More than 1,300 prisoners escaped from a jail in the eastern city of Beni in the Democratic Republic of the Congo (DRC) on Tuesday, local Congolese officials said.
According to the city's mayor, Modeste Bakwanamaha rebels from the Allied Democratic Forces (ADF) and other rebel groups were among those who had been sprung from the jail by attackers using welding equipment.
“Unfortunately, the attackers, who came in large numbers, managed to break the door with electrical equipment,” Bakwanamaha told Reuters.
Congolese police said on Twitter two prisoners were shot dead during the breakout from the Kangbayi prison at around 4:30 a.m. local time (0230 GMT).
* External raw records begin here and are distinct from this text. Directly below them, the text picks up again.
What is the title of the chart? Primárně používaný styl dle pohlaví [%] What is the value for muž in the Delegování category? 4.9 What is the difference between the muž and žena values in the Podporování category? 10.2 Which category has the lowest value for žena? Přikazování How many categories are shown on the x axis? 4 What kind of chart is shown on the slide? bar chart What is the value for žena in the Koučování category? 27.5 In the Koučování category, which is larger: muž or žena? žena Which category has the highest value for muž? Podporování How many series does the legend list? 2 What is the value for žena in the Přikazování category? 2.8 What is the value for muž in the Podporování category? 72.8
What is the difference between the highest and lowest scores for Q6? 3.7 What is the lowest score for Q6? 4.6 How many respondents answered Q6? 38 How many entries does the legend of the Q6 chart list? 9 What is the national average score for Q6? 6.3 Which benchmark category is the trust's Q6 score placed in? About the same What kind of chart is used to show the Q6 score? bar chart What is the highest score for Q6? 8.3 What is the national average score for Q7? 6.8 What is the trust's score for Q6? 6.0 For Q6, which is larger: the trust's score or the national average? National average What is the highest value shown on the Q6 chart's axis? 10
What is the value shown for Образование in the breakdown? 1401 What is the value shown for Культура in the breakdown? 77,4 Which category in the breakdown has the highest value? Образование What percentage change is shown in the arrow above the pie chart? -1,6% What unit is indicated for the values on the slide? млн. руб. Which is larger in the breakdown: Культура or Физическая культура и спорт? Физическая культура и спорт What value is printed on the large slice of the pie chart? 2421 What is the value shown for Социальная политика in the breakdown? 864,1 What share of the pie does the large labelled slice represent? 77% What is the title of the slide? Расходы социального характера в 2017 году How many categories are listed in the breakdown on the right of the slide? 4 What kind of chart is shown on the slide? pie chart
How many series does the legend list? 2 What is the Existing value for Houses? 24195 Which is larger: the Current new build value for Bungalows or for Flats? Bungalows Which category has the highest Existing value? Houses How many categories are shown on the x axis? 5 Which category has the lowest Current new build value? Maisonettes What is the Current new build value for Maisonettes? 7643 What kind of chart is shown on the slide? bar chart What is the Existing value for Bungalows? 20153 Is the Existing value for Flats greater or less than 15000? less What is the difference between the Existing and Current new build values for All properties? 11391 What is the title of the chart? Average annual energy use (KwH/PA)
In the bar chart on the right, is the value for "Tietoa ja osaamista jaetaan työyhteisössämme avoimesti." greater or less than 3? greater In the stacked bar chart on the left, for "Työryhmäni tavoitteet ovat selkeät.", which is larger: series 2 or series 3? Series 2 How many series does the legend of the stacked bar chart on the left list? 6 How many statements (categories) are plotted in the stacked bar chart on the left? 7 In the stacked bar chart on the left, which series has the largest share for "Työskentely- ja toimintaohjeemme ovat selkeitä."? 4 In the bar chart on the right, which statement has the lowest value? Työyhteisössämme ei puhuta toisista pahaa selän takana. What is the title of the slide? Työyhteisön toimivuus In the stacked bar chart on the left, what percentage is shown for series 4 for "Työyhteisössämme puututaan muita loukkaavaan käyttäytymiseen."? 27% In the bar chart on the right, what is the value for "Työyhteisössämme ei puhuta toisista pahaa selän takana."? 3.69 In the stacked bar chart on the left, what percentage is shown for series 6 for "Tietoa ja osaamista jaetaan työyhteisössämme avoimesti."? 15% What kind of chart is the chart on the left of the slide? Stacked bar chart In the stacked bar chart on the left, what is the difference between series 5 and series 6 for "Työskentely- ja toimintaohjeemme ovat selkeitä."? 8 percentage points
"Only around 100 detainees did not leave the prison from among the 1,455 who were there," Bwakanamaha said.
The Daesh group on Tuesday claimed responsibility for the prison attack, in an announcement on its Amaq news agency. It has recently claimed some attacks carried out by ADF rebels but the exact relationship between the two groups is not clear.
Dozens of soldiers and police locked down the prison and two armored vehicles of the U.N. Organization Stabilization Mission in the Democratic Republic of the Congo (MONUSCO) were on hand by noon on Tuesday.
Jailbreaks are frequent from the DRC's overcrowded prisons, most built before the country won independence from Belgium in 1960. A similar number of inmates escaped when the jail was attacked in June 2017.
Kangbayi prison holds a variety of militiamen including members of local rebel groups and ADF fighters. Bakwanamaha said there were rumors that ADF fighters in the prison were preparing a breakout in the days preceding the attack.
A year ago the army launched a large-scale counter-insurgency campaign against the ADF. In response, the group abandoned its bases, split into smaller, more mobile groups and retaliated against civilians. The attacks are apparently reprisals for the army operation or designed to warn locals against collaborating with the army.
The ADF has killed more than 1,000 civilians since the army launched a crackdown against them in November last year, according to U.N. figures, despite repeated military campaigns aimed at destroying it.
The militia, which originated in the 1990s as a Ugandan rebel group, is one of more than 100 armed groups operating in the resource-rich eastern provinces of the vast DRC.